Toplama Kampından Kurtulmuş Psikiyatr Viktor Frankl'dan: Yaşam Nasıl Anlamlandırılır?
viktor frankl, 1997 yılında 97 yaşında vefat eden, nöroloji ve psikoloji profesörüdür.
2. dünya savaşı sırasında kapatıldığı 4 toplama kampından sağ çıkmıştır. insanın anlam arayışı, duyulmayan anlam çığlığı adlı kitapların yazarı ve logoterapinin kurucusudur...
yaşamı anlamlandırmaya dair düşüncelerini daha iyi kavramak için kurucusu olduğu logoterapiye kısaca değinecek olursak
logoterapinin temel ilkelerinden birisi, insanın temel uğraşının haz almak ya da acıdan kaçınmak değil, yaşamında bir anlam bulmaktır. insanın elbette acısının bir anlamı olması koşuluyla, acı çekmeye hazır olmasının nedeni budur. anlam bulmak için acı çekmek kesinlikle gerekli değildir. acının kaçınılabilir olduğu durumlarda yapılacak en anlamlı şey, ister ruhsal veya fiziksel, ister politik olsun, acıya yol açan nedeni ortadan kaldırmak olacaktır. gereksiz yere acı çekmek, kahramanca değil, mazoşistçe bir tutumdur.

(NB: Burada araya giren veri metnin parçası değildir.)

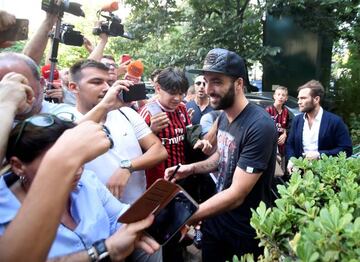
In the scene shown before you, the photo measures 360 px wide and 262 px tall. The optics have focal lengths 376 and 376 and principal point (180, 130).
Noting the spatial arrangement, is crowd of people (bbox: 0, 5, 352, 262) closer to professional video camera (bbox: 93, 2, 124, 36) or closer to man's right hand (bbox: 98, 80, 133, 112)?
man's right hand (bbox: 98, 80, 133, 112)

yaşamın anlamı üç farklı yoldan keşfedilebilir
1. bir eser yaratarak ya da bir iş yaparak
2. bir şey yaşayarak (iyilik doğruluk güzellik gibi, doğayı ve kültürü yaşamak gibi) ya da bir insanla etkileşerek
3. kaçınılmaz acıya yönelik bir tavır geliştirerek
(insanın anlam arayışı)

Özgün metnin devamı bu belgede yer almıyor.